# Normalized confidence measure of point from normal distribution

I have a 1D normal distribution with mean $\mu$ and standard deviation $\sigma$. Given a new number $x$, I want to assign a confidence value to how likely $x$ is to have been drawn from the distribution $\mathcal{N}(\mu,\sigma)$

1 - the cdf gives me $P(X > x)$ but I'm not sure this is what I'm looking for.
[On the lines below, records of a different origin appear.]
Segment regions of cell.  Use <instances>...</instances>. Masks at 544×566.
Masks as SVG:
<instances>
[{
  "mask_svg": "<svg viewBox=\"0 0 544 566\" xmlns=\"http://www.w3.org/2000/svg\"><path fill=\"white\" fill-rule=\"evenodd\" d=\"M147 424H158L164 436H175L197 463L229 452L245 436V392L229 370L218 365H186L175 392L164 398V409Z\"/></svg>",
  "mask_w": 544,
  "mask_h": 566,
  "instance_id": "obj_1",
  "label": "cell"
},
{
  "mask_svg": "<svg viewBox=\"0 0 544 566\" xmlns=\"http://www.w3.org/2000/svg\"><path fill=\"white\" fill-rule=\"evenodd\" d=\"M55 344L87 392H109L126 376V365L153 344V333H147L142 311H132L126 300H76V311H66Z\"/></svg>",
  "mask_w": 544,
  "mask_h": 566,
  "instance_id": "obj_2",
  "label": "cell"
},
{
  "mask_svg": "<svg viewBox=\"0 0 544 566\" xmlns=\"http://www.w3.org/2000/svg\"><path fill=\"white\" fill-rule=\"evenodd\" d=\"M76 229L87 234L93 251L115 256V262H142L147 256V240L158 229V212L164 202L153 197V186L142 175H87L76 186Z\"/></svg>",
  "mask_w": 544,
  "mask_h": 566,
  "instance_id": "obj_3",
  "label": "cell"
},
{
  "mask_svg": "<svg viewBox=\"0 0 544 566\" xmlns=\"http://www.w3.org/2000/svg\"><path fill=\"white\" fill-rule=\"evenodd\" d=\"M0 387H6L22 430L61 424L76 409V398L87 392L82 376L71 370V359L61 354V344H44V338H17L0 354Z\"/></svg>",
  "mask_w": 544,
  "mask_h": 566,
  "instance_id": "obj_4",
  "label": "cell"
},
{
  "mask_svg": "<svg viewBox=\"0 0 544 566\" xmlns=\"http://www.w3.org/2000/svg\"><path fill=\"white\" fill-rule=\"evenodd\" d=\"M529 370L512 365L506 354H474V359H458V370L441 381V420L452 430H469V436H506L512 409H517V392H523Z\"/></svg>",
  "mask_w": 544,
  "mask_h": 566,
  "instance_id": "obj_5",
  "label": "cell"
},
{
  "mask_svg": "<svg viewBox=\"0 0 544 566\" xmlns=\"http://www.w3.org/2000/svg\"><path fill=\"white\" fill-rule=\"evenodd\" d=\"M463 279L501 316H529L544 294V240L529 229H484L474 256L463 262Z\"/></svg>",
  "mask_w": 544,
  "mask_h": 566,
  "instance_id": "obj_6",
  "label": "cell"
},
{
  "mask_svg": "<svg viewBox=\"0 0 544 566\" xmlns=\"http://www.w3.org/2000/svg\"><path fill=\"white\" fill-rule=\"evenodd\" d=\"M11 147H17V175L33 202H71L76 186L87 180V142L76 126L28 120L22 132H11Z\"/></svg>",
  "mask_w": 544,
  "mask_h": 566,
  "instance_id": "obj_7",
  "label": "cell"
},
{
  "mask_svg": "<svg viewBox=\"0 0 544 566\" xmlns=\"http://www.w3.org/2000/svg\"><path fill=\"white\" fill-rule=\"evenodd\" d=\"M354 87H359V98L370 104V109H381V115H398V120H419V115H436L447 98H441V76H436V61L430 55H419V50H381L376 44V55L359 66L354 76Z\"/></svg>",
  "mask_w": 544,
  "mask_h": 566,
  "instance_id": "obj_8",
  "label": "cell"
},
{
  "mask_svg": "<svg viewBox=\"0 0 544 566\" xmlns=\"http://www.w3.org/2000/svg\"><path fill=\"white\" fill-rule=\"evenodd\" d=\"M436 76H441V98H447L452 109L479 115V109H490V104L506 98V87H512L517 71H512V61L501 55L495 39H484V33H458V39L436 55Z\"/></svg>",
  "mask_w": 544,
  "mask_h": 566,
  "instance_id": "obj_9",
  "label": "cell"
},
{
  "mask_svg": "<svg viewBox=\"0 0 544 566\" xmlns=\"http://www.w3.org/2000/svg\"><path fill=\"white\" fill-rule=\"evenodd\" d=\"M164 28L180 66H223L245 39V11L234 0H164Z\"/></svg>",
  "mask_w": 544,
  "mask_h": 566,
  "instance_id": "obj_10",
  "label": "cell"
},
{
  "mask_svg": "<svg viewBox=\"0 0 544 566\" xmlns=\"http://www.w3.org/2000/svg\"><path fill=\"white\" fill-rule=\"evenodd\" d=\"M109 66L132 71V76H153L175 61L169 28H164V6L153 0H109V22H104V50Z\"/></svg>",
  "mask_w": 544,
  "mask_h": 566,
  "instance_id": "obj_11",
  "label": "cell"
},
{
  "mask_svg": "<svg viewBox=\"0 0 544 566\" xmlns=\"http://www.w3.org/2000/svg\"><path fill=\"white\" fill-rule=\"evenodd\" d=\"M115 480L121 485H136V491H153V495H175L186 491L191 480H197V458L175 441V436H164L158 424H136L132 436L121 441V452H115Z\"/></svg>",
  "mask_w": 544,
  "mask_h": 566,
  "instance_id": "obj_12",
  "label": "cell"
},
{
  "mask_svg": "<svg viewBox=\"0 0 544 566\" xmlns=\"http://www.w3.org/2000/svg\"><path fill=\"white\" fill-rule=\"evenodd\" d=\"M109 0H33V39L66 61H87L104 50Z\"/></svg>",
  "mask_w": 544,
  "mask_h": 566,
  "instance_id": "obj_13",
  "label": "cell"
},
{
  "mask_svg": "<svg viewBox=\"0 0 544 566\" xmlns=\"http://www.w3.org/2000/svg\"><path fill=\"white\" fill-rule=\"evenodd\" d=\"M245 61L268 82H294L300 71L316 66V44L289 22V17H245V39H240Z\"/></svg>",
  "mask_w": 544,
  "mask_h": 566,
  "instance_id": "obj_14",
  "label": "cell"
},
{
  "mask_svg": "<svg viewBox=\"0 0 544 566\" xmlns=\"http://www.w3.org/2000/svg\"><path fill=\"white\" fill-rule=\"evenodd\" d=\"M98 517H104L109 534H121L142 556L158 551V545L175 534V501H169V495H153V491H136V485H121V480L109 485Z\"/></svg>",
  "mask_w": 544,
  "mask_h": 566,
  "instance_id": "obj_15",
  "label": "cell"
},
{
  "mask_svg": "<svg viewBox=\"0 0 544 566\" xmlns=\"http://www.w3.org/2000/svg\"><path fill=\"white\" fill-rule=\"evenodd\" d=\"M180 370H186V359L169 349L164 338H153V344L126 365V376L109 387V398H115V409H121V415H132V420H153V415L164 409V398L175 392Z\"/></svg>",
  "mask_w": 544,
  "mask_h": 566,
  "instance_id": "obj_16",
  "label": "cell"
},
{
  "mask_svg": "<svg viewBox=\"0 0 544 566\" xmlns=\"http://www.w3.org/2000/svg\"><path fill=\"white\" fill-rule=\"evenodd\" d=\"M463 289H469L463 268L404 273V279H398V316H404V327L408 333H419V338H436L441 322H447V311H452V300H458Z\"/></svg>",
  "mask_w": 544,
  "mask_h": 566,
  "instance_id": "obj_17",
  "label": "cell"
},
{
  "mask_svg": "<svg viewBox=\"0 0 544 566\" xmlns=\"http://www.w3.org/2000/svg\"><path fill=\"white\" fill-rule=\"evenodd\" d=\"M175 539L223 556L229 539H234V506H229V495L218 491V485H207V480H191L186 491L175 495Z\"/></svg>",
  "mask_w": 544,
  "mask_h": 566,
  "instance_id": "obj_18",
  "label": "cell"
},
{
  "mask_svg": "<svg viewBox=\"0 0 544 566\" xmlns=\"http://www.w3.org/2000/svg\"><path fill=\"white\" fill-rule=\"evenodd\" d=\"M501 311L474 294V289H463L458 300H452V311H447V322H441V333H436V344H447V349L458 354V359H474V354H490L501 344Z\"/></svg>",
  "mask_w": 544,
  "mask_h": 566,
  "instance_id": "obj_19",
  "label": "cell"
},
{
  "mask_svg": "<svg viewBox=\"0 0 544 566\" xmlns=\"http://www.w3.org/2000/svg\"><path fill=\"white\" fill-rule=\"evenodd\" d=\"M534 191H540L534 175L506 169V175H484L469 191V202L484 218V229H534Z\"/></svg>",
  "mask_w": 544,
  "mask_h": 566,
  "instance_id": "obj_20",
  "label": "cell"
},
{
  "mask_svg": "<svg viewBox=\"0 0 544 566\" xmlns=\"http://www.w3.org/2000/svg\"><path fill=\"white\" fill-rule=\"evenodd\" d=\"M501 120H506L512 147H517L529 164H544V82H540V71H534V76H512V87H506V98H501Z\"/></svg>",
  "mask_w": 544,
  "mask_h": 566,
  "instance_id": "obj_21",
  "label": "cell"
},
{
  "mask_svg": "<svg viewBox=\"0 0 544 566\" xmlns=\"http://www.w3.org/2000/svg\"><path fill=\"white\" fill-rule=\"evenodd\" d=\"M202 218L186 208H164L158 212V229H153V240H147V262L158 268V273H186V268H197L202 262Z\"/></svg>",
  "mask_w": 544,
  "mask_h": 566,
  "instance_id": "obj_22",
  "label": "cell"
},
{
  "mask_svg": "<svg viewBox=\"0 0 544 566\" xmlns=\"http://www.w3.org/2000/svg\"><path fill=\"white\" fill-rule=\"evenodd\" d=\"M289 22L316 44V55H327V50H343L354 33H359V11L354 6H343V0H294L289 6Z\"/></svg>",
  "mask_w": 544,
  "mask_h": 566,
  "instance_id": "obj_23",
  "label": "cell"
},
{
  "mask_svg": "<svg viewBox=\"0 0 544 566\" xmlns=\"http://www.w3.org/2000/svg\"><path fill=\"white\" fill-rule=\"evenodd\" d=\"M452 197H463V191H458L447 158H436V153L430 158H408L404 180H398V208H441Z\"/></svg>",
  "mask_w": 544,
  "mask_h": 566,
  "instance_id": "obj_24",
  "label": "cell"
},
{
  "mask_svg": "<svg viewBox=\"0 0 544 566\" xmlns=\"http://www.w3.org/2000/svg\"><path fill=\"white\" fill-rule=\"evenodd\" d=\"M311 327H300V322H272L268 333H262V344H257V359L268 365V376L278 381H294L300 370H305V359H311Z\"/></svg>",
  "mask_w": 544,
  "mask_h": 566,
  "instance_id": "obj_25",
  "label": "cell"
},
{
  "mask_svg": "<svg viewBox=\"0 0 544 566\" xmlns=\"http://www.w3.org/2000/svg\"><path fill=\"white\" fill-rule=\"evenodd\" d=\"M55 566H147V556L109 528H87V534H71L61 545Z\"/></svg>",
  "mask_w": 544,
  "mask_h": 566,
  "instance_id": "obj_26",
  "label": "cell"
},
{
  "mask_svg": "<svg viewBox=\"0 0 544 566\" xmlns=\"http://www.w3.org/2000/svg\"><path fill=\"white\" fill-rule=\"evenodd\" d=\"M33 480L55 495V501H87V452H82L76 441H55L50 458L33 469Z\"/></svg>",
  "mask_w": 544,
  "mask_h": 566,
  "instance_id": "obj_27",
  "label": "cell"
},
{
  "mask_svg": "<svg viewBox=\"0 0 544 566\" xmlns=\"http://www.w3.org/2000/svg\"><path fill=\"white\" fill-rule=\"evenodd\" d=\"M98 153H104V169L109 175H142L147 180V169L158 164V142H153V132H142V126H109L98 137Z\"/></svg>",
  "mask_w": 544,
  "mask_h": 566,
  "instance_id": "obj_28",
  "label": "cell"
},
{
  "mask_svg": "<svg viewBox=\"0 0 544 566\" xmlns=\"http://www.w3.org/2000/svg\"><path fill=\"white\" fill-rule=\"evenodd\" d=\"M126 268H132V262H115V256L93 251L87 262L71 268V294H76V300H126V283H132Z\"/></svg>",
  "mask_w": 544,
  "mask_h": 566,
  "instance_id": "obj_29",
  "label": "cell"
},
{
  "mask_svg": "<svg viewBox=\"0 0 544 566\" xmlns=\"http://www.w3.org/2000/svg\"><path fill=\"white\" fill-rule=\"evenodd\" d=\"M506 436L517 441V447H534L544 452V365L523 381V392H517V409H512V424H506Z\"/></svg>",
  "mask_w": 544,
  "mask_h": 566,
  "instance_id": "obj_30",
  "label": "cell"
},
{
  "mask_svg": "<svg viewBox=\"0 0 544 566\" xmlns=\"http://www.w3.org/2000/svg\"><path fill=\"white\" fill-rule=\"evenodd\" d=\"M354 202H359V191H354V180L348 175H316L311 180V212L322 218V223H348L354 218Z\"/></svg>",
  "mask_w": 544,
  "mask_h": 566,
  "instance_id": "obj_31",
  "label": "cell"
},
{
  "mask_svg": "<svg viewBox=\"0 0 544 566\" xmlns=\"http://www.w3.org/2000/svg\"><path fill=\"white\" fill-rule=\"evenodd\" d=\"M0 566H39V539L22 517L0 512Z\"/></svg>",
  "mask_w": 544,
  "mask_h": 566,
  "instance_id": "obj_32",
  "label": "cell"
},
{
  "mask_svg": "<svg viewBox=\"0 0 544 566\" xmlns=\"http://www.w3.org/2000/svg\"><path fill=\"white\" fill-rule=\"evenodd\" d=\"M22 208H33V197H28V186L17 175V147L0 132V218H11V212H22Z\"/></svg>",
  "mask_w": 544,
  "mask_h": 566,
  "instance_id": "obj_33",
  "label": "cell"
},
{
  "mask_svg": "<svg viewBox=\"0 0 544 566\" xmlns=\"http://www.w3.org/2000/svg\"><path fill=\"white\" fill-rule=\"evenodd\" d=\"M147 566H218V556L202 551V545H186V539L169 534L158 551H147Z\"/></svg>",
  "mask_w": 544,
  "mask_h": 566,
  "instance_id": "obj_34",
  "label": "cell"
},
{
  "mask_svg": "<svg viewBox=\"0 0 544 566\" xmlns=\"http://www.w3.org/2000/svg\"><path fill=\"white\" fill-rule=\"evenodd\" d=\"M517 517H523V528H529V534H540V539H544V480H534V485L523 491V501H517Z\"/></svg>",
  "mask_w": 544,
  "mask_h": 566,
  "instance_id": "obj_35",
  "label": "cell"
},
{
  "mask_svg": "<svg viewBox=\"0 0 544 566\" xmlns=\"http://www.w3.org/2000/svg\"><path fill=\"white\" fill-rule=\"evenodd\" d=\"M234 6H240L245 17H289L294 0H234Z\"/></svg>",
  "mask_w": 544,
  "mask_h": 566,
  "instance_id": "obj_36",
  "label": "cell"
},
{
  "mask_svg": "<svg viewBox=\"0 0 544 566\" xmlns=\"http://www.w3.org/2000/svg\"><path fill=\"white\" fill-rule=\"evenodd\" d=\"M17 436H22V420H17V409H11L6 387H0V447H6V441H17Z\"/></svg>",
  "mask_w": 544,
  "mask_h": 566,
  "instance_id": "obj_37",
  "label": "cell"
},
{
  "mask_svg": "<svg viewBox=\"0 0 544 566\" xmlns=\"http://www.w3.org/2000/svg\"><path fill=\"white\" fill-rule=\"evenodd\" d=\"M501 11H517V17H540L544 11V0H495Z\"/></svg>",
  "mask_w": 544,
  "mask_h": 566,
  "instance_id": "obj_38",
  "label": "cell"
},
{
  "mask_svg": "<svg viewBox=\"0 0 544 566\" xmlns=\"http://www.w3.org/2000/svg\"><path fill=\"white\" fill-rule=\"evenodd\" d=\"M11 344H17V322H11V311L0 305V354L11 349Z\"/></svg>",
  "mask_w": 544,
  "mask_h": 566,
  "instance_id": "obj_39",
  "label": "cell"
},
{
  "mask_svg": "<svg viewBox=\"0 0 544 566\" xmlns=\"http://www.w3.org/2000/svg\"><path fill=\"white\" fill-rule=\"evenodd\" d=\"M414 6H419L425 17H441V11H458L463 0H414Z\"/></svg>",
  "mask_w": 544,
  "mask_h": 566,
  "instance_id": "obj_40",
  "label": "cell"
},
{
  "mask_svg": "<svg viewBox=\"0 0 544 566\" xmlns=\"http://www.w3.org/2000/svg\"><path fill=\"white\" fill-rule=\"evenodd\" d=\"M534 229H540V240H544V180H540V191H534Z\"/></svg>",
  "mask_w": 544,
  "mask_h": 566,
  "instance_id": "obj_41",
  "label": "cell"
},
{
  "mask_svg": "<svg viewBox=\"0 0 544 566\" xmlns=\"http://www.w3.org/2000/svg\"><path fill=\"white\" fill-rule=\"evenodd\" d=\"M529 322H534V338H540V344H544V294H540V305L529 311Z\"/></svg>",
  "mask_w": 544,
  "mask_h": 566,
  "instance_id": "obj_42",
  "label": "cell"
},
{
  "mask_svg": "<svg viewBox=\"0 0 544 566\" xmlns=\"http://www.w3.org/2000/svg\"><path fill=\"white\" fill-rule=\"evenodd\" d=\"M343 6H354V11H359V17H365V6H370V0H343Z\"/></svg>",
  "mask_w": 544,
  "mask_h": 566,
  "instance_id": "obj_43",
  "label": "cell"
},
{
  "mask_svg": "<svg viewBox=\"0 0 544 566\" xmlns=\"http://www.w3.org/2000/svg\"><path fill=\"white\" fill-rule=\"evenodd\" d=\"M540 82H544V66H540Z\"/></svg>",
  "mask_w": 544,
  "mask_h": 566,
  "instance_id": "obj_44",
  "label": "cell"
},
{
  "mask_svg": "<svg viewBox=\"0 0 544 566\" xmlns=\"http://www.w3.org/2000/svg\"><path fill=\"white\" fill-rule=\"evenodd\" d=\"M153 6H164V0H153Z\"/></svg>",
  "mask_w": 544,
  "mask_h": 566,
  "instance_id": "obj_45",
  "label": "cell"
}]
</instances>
Any help is much appreciated

EDIT

Just another thought, the value $x$ will fall on one side of the mean, or on the mean itself. Essentially I want to define a confidence measure that decreases to 0 as the point moves away from the mean, and is 1 at the mean. So what about $0.5 + f(x)$ where $f(x)$ is the pdf of the normal distribution between the bounds $\mu$ and $x$?

Thanks

Let's say you get $x = \mu$. While you could say that's the most likely possible value for $x$ if it did come from $N(\mu,\sigma^2)$, you're not in a position to say that the probability that it did come from that normal is anything. To make such a statement would require something like a Bayesian point of view, and then you're dealing with inference conditional on your priors relating to what else it might be coming from.
In the absence of that, you can talk about how relatively likely two values of $x$ would be. That comes from the ratio of how probable they'd be under the model, like so $f(x_1|\mu,\sigma)/f(x_2|\mu,\sigma)$.
• I have used $f(x|\mu,\sigma)/f(\mu|\mu,\sigma)$